**WHAT TO PRODUCE**
Every line of the data should be written out exactly, with the pictures left out.

**DATA BELOW**

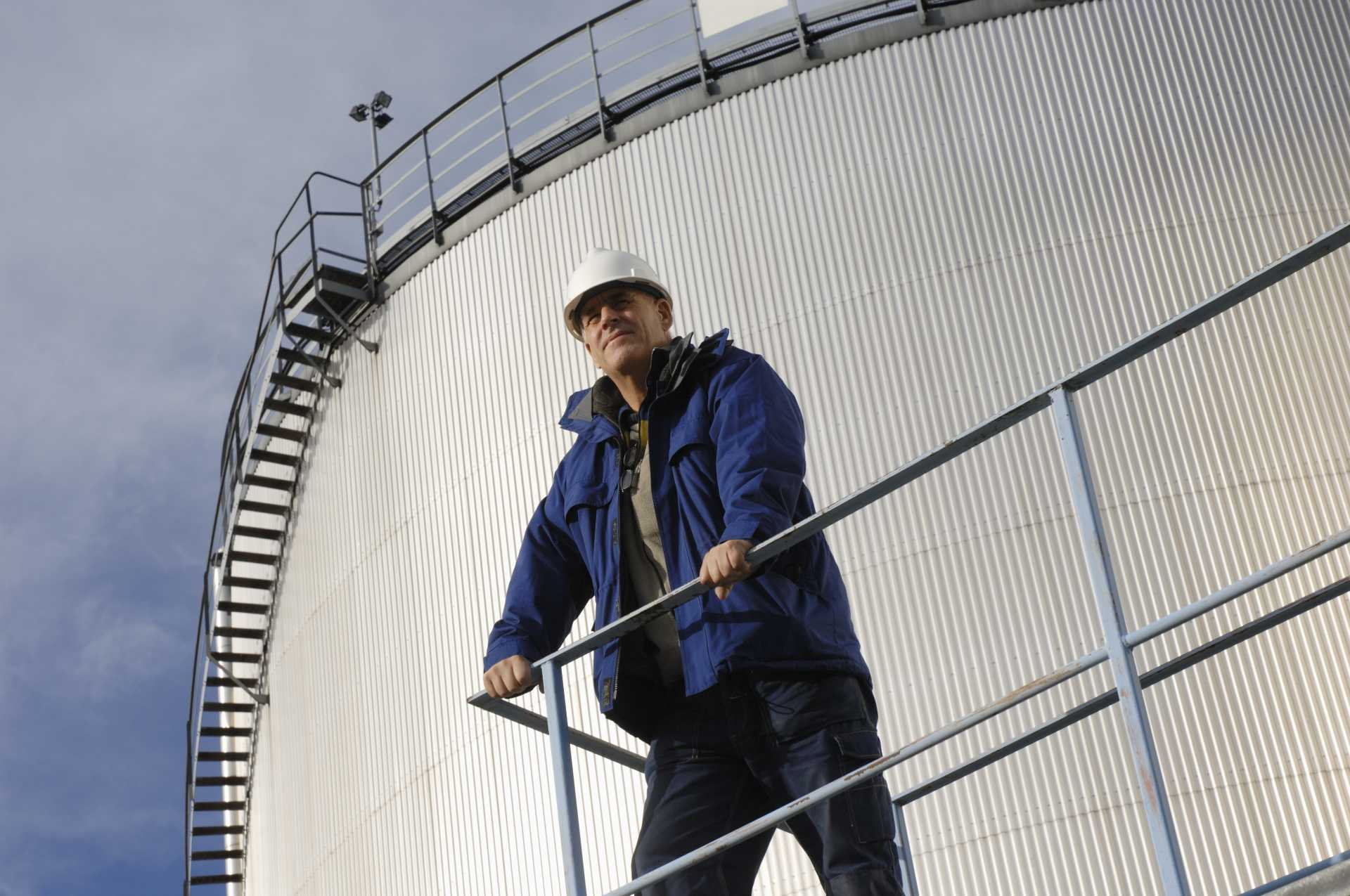 Guy standing on a platform near a storage tank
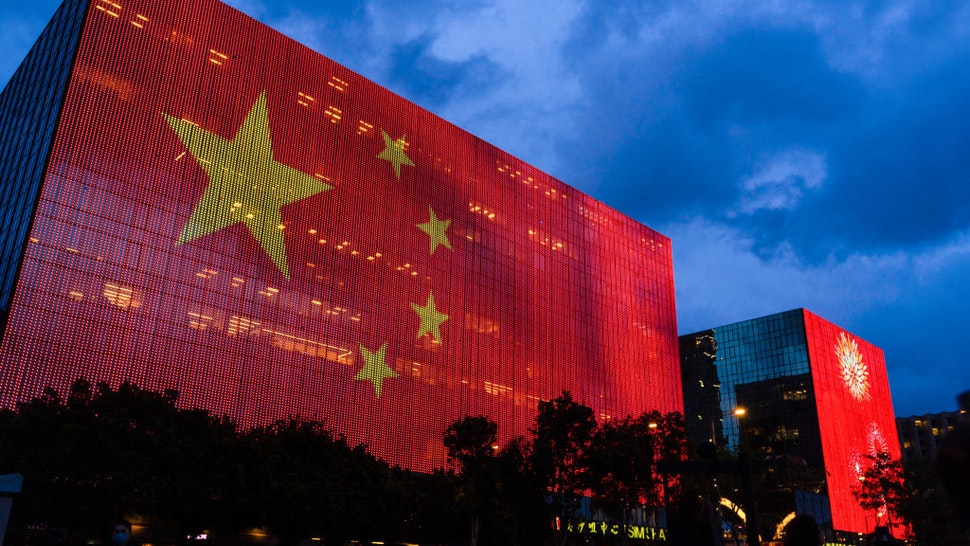 HONG KONG, CHINA - 2021/06/29: Flag of China seen displayed on a building in Tsim Sha Tsui district ahead of July 1st anniversaries of Hong Kong's handover to China and the 100th year of formation of the Chinese Communist Party in Hong Kong, China. (Photo by Chan Long Hei/SOPA Images/LightRocket via Getty Images)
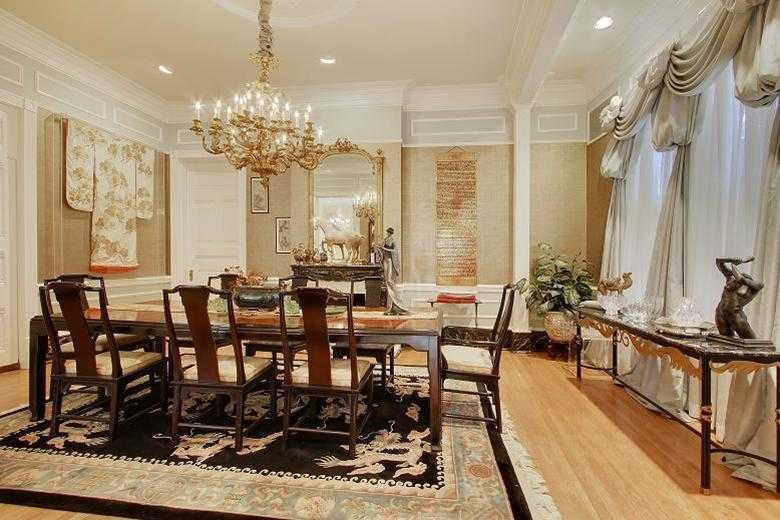 Dining Room: Gorgeous marble mantel, faux marble baseboards, pocket doors & picture molding.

**OUTPUT BELOW**
 Guy standing on a platform near a storage tank
 HONG KONG, CHINA - 2021/06/29: Flag of China seen displayed on a building in Tsim Sha Tsui district ahead of July 1st anniversaries of Hong Kong's handover to China and the 100th year of formation of the Chinese Communist Party in Hong Kong, China. (Photo by Chan Long Hei/SOPA Images/LightRocket via Getty Images)
 Dining Room: Gorgeous marble mantel, faux marble baseboards, pocket doors & picture molding.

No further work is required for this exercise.